Task input ::
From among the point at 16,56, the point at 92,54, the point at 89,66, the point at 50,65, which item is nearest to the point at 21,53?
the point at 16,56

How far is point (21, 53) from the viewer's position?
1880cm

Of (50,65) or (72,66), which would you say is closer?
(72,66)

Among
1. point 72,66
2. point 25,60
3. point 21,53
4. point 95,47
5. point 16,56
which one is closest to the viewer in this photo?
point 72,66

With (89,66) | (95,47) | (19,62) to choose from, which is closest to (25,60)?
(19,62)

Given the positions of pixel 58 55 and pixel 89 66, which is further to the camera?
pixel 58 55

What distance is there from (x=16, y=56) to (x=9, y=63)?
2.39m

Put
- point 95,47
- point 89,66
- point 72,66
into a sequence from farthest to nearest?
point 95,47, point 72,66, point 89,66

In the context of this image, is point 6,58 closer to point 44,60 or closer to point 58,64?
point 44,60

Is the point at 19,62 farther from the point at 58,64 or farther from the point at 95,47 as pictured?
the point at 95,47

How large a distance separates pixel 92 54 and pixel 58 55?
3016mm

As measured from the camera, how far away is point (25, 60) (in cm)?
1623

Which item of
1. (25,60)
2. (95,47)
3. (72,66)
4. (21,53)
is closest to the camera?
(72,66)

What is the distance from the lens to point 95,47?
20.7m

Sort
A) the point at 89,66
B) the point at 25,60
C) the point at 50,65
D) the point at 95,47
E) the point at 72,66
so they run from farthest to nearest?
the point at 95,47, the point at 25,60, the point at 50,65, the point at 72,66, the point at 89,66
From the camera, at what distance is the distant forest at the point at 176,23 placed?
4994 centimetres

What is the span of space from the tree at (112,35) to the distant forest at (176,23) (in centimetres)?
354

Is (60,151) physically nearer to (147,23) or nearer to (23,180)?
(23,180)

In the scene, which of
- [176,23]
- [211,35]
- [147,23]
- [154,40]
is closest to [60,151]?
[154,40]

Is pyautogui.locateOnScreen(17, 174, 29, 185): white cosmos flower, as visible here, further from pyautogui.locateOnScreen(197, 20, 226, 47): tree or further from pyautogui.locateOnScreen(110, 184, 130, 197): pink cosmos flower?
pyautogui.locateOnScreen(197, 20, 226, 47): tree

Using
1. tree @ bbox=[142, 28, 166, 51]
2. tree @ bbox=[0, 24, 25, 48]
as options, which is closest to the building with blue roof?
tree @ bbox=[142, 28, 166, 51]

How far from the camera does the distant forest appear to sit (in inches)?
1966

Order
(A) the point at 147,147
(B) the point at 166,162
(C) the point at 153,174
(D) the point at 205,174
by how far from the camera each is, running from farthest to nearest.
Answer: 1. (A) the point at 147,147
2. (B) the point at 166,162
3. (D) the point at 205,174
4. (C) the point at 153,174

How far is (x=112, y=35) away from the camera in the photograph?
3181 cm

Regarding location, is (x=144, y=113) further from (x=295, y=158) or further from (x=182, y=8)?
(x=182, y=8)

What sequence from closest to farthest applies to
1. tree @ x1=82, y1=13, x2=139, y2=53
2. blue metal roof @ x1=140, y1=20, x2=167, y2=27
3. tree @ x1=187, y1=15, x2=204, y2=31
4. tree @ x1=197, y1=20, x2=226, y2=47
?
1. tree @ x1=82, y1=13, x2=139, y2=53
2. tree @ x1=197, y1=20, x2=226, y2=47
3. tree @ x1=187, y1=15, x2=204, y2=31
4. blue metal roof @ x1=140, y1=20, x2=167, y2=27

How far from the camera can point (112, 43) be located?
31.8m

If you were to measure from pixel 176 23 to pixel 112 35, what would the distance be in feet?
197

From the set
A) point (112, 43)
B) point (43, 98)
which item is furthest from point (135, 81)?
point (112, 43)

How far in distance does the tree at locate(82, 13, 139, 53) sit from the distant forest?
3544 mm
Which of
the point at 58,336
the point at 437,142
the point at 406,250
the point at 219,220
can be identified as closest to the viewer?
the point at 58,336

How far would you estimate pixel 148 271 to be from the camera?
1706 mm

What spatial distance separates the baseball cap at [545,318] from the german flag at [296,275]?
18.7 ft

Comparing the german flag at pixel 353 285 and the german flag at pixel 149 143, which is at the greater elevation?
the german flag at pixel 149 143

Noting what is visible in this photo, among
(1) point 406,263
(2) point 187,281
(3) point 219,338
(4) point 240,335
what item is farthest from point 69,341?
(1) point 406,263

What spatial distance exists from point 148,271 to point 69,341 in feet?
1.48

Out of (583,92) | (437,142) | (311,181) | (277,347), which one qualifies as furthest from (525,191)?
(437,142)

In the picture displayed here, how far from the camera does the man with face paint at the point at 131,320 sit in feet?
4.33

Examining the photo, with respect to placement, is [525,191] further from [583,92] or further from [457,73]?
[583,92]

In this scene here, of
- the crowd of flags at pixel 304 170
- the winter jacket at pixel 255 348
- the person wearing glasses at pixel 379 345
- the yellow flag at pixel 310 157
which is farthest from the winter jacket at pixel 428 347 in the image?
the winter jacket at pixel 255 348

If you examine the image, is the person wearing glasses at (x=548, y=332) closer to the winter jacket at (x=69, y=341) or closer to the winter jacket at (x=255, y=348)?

Challenge :: Copy out the lines above word for word, from the first to the last.

Final result ::
From among the point at 16,56, the point at 92,54, the point at 89,66, the point at 50,65, which item is nearest to the point at 21,53?
the point at 16,56

How far is point (21, 53) from the viewer's position?
1880cm

Of (50,65) or (72,66), which would you say is closer?
(72,66)

Among
1. point 72,66
2. point 25,60
3. point 21,53
4. point 95,47
5. point 16,56
which one is closest to the viewer in this photo?
point 72,66

With (89,66) | (95,47) | (19,62) to choose from, which is closest to (25,60)?
(19,62)

Given the positions of pixel 58 55 and pixel 89 66, which is further to the camera?
pixel 58 55

What distance is there from (x=16, y=56) to (x=9, y=63)?
2.39m

Put
- point 95,47
- point 89,66
- point 72,66
into a sequence from farthest to nearest?
point 95,47, point 72,66, point 89,66

In the context of this image, is point 6,58 closer to point 44,60 or closer to point 58,64?
point 44,60

Is the point at 19,62 farther from the point at 58,64 or farther from the point at 95,47 as pictured?
the point at 95,47

How large a distance separates pixel 92 54 and pixel 58 55?
3016mm

As measured from the camera, how far away is point (25, 60) (in cm)?
1623

Which item of
1. (25,60)
2. (95,47)
3. (72,66)
4. (21,53)
is closest to the camera?
(72,66)

What is the distance from the lens to point 95,47?
20.7m

Sort
A) the point at 89,66
B) the point at 25,60
C) the point at 50,65
D) the point at 95,47
E) the point at 72,66
so they run from farthest to nearest?
the point at 95,47, the point at 25,60, the point at 50,65, the point at 72,66, the point at 89,66
From the camera, at what distance is the distant forest at the point at 176,23 placed?
4994 centimetres

What is the span of space from the tree at (112,35) to the distant forest at (176,23) (in centimetres)?
354

Is (60,151) physically nearer to (147,23) or nearer to (23,180)?
(23,180)

In the scene, which of
- [176,23]
- [211,35]
- [147,23]
- [154,40]
is closest to [60,151]?
[154,40]

Is pyautogui.locateOnScreen(17, 174, 29, 185): white cosmos flower, as visible here, further from pyautogui.locateOnScreen(197, 20, 226, 47): tree or further from pyautogui.locateOnScreen(110, 184, 130, 197): pink cosmos flower?
pyautogui.locateOnScreen(197, 20, 226, 47): tree

Using
1. tree @ bbox=[142, 28, 166, 51]
2. tree @ bbox=[0, 24, 25, 48]
as options, which is closest to the building with blue roof?
tree @ bbox=[142, 28, 166, 51]

How far from the camera does the distant forest appear to sit (in inches)?
1966

Order
(A) the point at 147,147
(B) the point at 166,162
(C) the point at 153,174
(D) the point at 205,174
by how far from the camera each is, running from farthest to nearest.
Answer: 1. (A) the point at 147,147
2. (B) the point at 166,162
3. (D) the point at 205,174
4. (C) the point at 153,174

How far is (x=112, y=35) away from the camera in the photograph?
3181 cm

Regarding location, is (x=144, y=113) further from (x=295, y=158) or further from (x=182, y=8)?
(x=182, y=8)

What sequence from closest to farthest applies to
1. tree @ x1=82, y1=13, x2=139, y2=53
2. blue metal roof @ x1=140, y1=20, x2=167, y2=27
3. tree @ x1=187, y1=15, x2=204, y2=31
4. tree @ x1=197, y1=20, x2=226, y2=47
?
1. tree @ x1=82, y1=13, x2=139, y2=53
2. tree @ x1=197, y1=20, x2=226, y2=47
3. tree @ x1=187, y1=15, x2=204, y2=31
4. blue metal roof @ x1=140, y1=20, x2=167, y2=27

How far from the camera can point (112, 43) be located?
31.8m

If you were to measure from pixel 176 23 to pixel 112 35, what would the distance be in feet?
197

From the set
A) point (112, 43)
B) point (43, 98)
which item is furthest from point (135, 81)?
point (112, 43)

How far in distance does the tree at locate(82, 13, 139, 53) sit from the distant forest?
3544 mm
Which of
the point at 58,336
the point at 437,142
the point at 406,250
the point at 219,220
can be identified as closest to the viewer?
the point at 58,336

How far would you estimate pixel 148 271 to be from the camera?
1706 mm

What spatial distance separates the baseball cap at [545,318] from the german flag at [296,275]?
18.7 ft

Comparing the german flag at pixel 353 285 and the german flag at pixel 149 143, which is at the greater elevation?
the german flag at pixel 149 143

Noting what is visible in this photo, among
(1) point 406,263
(2) point 187,281
(3) point 219,338
(4) point 240,335
what item is farthest from point 69,341?
(1) point 406,263

What spatial distance exists from point 148,271 to point 69,341 in feet?
1.48

Out of (583,92) | (437,142) | (311,181) | (277,347), which one qualifies as furthest from (525,191)?
(437,142)

In the picture displayed here, how far from the camera does the man with face paint at the point at 131,320 sit in feet?
4.33

Examining the photo, with respect to placement, is [525,191] further from [583,92] or further from [457,73]?
[583,92]

In this scene here, of
- the crowd of flags at pixel 304 170
- the winter jacket at pixel 255 348
- the person wearing glasses at pixel 379 345
- the yellow flag at pixel 310 157
which is farthest from the winter jacket at pixel 428 347 in the image?
the winter jacket at pixel 255 348

If you examine the image, is the person wearing glasses at (x=548, y=332) closer to the winter jacket at (x=69, y=341) or closer to the winter jacket at (x=255, y=348)?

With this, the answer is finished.